One anonymous source who spoke with Me on these matters observed that “tribal allies ally themselves with the side that provides the greatest incentives, such as protection and autonomy from corrupt and oppressive central governments. Policy choices lead to support for central governments while military necessity requires provision of incentives for tribes. So American counterinsurgencies persist until Congress and the media decide to stop them.” But he added, “Unfortunately, we find ourselves involved in two simultaneous – and interconnected – insurgencies that are being fought as if they were large scale terrorist operations. As such, there are far too many ‘black’ teams when ‘white’ SOF is needed. Enormous efforts are made to find and eliminate two extremist leaders rather than create large number of indigenous forces who are trained and led by Special Forces teams.” He recalled the successful Civilian Irregular Defense Group (CIDG) program devised in 1961 to counter the Viet Cong in Vietnam’s Central Highlands and which effectively organized tribal minorities—and suggested a CIDG-modeled operation “that involved nearly connected areas of responsibility could have closed much of the Afghanistan border with Pakistan where Taliban safe havens exist.” But, as he noted, “few lessons were learned from the last insurgency.” As the famed poet and philosopher Santayana once said, “Those who cannot remember the past are condemned to repeat it.”

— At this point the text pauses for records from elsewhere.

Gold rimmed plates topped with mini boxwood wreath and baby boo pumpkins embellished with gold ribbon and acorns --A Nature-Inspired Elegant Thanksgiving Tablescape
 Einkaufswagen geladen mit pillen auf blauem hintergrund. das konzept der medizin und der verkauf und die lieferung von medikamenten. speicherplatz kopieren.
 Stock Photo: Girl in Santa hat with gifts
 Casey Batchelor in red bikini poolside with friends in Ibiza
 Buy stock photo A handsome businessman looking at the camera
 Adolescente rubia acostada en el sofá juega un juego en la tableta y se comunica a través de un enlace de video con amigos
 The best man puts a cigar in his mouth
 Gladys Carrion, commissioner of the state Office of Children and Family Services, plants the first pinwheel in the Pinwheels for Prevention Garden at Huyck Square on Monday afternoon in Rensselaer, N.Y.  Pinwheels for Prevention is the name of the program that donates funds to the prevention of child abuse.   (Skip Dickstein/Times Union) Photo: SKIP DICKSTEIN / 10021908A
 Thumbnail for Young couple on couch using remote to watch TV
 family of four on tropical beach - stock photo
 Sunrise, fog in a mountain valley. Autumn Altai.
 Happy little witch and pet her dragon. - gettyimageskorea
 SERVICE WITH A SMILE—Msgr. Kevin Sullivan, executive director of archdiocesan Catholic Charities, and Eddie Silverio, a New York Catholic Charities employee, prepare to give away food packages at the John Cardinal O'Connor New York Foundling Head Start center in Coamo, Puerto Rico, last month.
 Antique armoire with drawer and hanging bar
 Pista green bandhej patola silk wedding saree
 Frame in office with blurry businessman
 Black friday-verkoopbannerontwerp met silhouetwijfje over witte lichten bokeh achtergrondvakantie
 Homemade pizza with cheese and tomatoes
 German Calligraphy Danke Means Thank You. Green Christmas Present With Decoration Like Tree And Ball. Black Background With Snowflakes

But as the even more famous former New York Yankees ball player Yogi Berra once explained, “It ain’t over ‘til it’s over.” While lacking an inspirational name, the former-GWOT now stands at an important crossroads. As America’s military attention pivots from Iraq to Afghanistan, it is essential to look beyond the rhetoric of the conflict, and to focus instead on the underlying roots of this conflict, which can often be traced to the complex tribal mosaic that defines Afghanistan’s political topology at the valley- and village-level. Armed with detailed cultural knowledge and understanding, coalition forces will be positioned to challenge their opponents with more than new terminology—offering up field-tested ideas that have proven their worth under fire, just as they did in Iraq. That way, the day may finally come when America can wind down its final “Overseas Contingency Operation,” and genuinely declare a hard-fought, and well earned, “Mission  Accomplished” to the long war once known as the Global War on Terror.